> WHAT IS EXPECTED
Render the rows as a Markdown table with columns Row and Text, starting at the line that contains "Is [121,265] closer" and ending at the last line of the rows. Number each line in Row and leave out blank lines.

> MATERIAL SHOWN
•••

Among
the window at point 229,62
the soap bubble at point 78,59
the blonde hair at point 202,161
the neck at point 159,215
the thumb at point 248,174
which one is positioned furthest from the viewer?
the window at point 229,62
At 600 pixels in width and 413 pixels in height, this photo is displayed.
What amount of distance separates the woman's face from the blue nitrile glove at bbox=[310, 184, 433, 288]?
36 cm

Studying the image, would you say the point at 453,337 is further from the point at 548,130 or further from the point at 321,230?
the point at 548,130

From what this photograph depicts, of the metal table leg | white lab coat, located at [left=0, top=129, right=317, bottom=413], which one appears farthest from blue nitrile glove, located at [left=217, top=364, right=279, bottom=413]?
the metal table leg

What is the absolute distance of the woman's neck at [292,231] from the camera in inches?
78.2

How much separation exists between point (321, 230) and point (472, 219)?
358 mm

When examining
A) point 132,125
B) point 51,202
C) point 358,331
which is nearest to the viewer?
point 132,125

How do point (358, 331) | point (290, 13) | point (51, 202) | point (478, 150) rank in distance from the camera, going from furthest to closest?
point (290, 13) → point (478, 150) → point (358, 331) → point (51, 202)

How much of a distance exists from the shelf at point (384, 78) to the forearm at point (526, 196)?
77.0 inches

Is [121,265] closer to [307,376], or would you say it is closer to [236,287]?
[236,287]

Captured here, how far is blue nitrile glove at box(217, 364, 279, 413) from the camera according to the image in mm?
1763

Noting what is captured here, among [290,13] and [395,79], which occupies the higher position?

•••

> SOLUTION
| Row | Text |
|---|---|
| 1 | Is [121,265] closer to [307,376], or would you say it is closer to [236,287]? |
| 2 | [236,287] |
| 3 | Captured here, how far is blue nitrile glove at box(217, 364, 279, 413) from the camera according to the image in mm? |
| 4 | 1763 |
| 5 | Noting what is captured here, among [290,13] and [395,79], which occupies the higher position? |